Source passage below:

OSHA doesn’t need to take a “close look” into climber fatality factors; they’re already known Commentary August 29, 2013 – The U.S. Bureau of Labor Statistics (BLS) released its annual Census of Fatal Occupational Injuries last week showing a preliminary total of 4,383 fatal work injuries in the U.S. in 2012, down from a revised count of 4,693 deaths in 2011.
Steel and iron workers, who were sixth in 2011’s top ten deadly industries, were raised a notch by the BLS as the fifth highest in 2012 based upon their fatalities compared to their workforce size.
The wireless construction industry, with seven fatalities in 2011, helped with the drop in deaths, recording only one in 2012.
However, this year’s 10 fatalities to date will add to the 2013 census, making the tower erection and maintenance industry one of the most deadly professions in America based upon its employee count.

End of Source passage.

**Instructions:**
a) According to the commentary on tower climber deaths, how many fatalities did the wireless construction industry record in 2012?
b) Set down, word for word, the part of the commentary running from "Steel and iron" up to and including "their workforce size.".

Given data below:

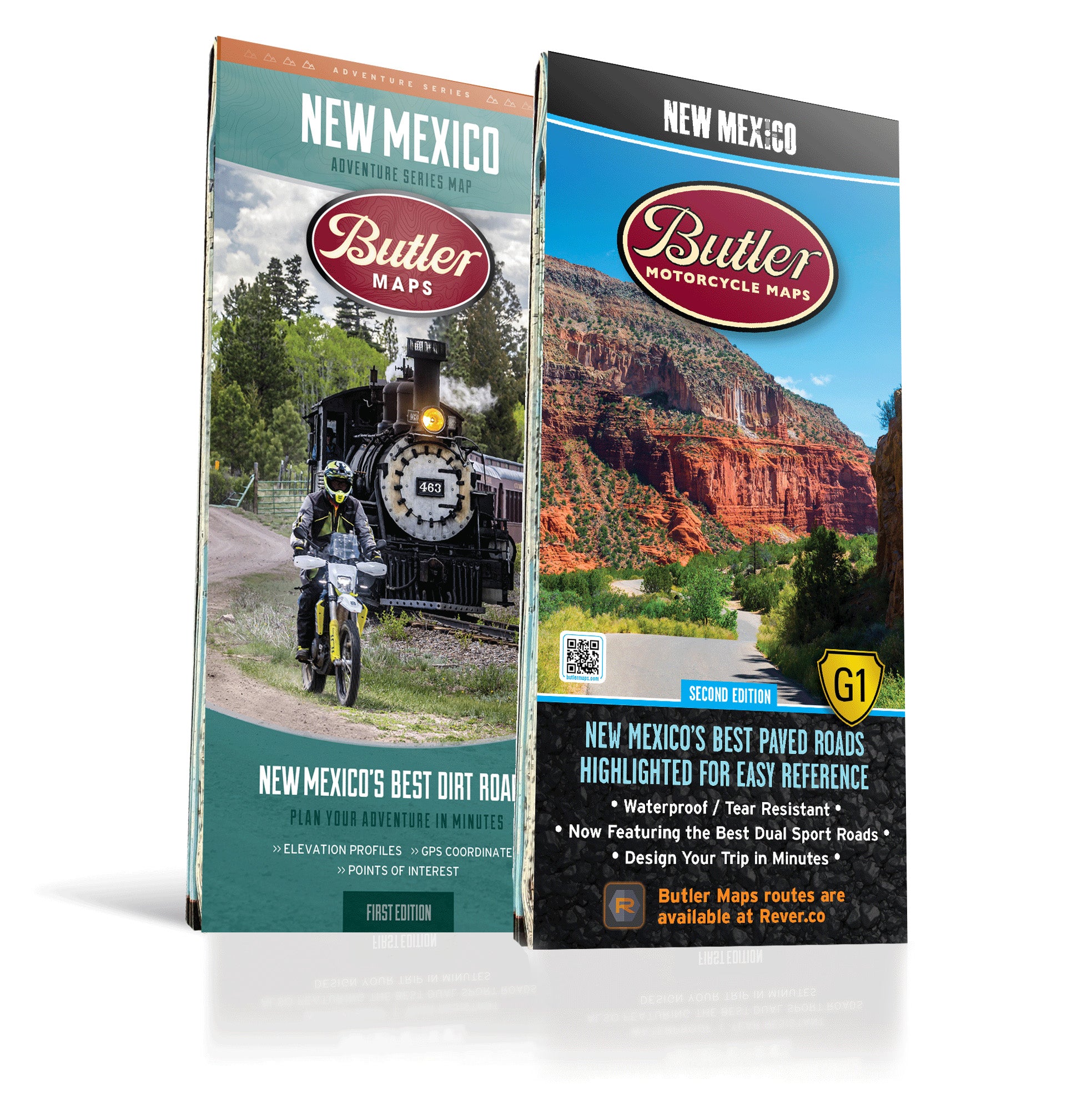 その他 MAPS BEST MADE CO. Best Paved Road Rides in America - The American Classics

End of Given data.

**Your written answers:**
a) One.

b)
Steel and iron workers, who were sixth in 2011’s top ten deadly industries, were raised a notch by the BLS as the fifth highest in 2012 based upon their fatalities compared to their workforce size.